» **Brano di testo**
———

I ceci non li volevo

Da piccolo mi sono sempre sentito dire: “mangia! Ai miei tempi io non avevo niente. Ringrazia Iddio”; “Io da bambino i giocattoli me li dovevo costruire”; “il pane è di ieri e non ti piace..? Io mangiavo il pane vecchio di una settimana e mio nonno lo affettava con la sega!”; “eh…quando io ero bambino tanti capricci non si facevano”.
Si! Bravi, eravate tutti dei piccoli Gesù bambino. E magari vostra mamma era anche vergine! 
Allora, se proprio volete saperlo, vi spiego io lo stato attuale delle cose e vi contringerò a pormi le vostre scuse per tutte le affermazioni che ho dovuto sopportare e prendere come "buone" nel corso del tempo.

Sono nato negli anni ottanta, cresciuto nei novanta e diventato uomo in questi famosi anni zero. Da bambino guardavo “Ciao, ciao” la mattina e "Bim-Bum-Bam" il pomeriggio. I films in prima serata iniziavano alle 20 e 30 e Pippo Baudo era molto più giovane.
Venne tangentopoli, venne Capaci. Ed io crescevo. Mi sentivo dire sempre che ero troppo schifettoso perché i ceci non li volevo. Alle soglie del duemila, a ridosso degli anni zero (un decennio da dimenticare a parte l’Italia campione del mondo e alcuni dischi dei Sigur ros), con dieci mila lire in tasca potevi sentirti veramente ricco. Poi è arrivato l’euro, la benzina è triplicata e la vita si è complicata.

———

» **Elenco del materiale**
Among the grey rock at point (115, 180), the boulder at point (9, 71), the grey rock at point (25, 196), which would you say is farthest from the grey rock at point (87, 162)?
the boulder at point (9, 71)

———

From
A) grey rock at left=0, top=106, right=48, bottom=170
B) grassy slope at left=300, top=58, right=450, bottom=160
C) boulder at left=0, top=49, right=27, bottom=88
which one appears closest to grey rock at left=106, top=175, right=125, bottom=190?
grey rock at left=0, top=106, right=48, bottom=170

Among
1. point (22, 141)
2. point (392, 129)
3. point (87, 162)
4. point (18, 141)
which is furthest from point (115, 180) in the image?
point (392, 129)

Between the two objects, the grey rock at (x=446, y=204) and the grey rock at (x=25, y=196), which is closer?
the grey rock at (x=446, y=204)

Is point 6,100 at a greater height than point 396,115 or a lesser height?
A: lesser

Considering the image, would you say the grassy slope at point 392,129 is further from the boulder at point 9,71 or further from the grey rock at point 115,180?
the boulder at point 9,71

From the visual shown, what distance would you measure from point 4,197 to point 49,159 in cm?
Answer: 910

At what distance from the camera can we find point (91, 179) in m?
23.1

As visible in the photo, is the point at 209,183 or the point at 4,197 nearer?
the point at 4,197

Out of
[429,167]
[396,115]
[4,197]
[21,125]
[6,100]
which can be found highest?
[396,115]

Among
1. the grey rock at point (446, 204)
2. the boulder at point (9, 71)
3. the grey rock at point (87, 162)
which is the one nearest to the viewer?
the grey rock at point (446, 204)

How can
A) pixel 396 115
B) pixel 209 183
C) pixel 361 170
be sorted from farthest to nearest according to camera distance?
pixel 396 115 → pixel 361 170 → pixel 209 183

———

» **Obiettivo dichiarato**
Prosegui il brano sull'infanzia tra anni ottanta e novanta, riprendendo dopo la sua ultima frase. Il materiale non ha alcun legame con il brano.

» **Risposta al compito**
Gli anni zero sono finiti. Ma la nostra generazione non esce da una situazione che più buia non si può. Pablo ha confermato quello che io pensavo da tempo: negli anni 50-60 e 70 i giovani erano molto più felici. Anche se non avevano la possibilità di studiare, vedevano prospettiva per la loro vita. Sceglievano Il/la  loro compagno/a e riuscivano a costruirla, certo con sacrificio; prima o poi però, ci si riusciva a fare anche una vacanza di un mese a Lucrino. 
Noi abbiamo avuto le biciclette, i videogiochi, i videoregistratori, la scuola calcio, il lettore cd. Probabilmente il nostro paese si è indebitato per permetterci tutto questo. Ora non abbiamo niente. Siamo laureati (e anche per la laurea ci vogliono sacrifici), informati, esperti di marketing, ingegneri aereospaziali; ma dinanzi a noi il nulla. Non possiamo sposarci, non possiamo avere figli. Viviamo nella costante paura di soccombere. Il vuoto lo riusciamo a intravedere, ed è soprattutto colpa vostra. 
Voi dovevate costruirvi i giocattoli, io devo inventarmi un’esistenza. Quindi smettetela di lamentarvi, chiedetemi scusa e ringraziate Iddio.

lunedì 27 giugno 2011

Il ricordo del pulmino giallo.
Racconto autobiografico

Ho sceso le scale di corsa come tutte le mattine. Oggi ho la certezza di non essere una persona puntuale. Alle nove meno venti ho superato quindi il portone del mio palazzo, ho incontrato la mia vicina e, con la scusa di salutarla, le ho guardato il sedere.
È tardi, e lo zaino è troppo pesante per un bambino della seconda elementare.
All’incrocio “pericoloso” (così si era soliti chiamarlo), vicino la posta, mi attende il pulmino che mi porta ogni giorno a scuola. L’autista è un tipo irascibile, sguaiato nei termini e nelle movenze; ho fatto tardi e mi rimprovera sotto le note di “Gloria”.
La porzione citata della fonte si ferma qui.